A run of records
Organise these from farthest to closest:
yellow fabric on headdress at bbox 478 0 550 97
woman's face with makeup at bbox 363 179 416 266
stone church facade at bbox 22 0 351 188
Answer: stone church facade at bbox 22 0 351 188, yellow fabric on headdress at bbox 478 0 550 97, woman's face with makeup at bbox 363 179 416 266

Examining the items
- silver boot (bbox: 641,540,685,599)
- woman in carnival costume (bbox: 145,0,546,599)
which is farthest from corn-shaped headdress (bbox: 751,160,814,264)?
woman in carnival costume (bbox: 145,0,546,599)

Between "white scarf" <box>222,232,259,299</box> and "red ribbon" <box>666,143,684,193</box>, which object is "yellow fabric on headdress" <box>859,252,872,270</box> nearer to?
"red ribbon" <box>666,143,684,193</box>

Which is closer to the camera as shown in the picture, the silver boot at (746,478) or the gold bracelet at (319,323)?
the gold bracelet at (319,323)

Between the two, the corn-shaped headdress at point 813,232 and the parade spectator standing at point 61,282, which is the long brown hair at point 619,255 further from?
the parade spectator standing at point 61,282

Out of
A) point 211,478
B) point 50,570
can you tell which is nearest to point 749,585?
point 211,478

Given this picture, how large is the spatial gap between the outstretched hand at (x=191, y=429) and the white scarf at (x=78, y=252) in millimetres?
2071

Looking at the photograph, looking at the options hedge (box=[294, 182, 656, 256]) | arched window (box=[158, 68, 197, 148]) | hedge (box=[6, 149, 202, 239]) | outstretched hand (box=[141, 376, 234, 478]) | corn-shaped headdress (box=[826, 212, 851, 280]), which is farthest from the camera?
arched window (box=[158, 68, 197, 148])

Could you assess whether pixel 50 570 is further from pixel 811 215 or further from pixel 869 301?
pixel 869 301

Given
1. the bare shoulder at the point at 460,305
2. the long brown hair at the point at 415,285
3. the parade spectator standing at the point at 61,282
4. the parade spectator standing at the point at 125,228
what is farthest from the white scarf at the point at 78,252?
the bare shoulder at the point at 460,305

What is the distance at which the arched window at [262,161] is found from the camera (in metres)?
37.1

* _TASK DIRECTIONS_
Replace "arched window" with "stone church facade" in the part of the listing that opens with the line containing "What is the" and closes at the end of the listing, leaving everything else unchanged.

* _RESULT FOR THIS EXERCISE_
What is the distance at which the stone church facade at [262,161] is found from the camera (in metres)?
37.1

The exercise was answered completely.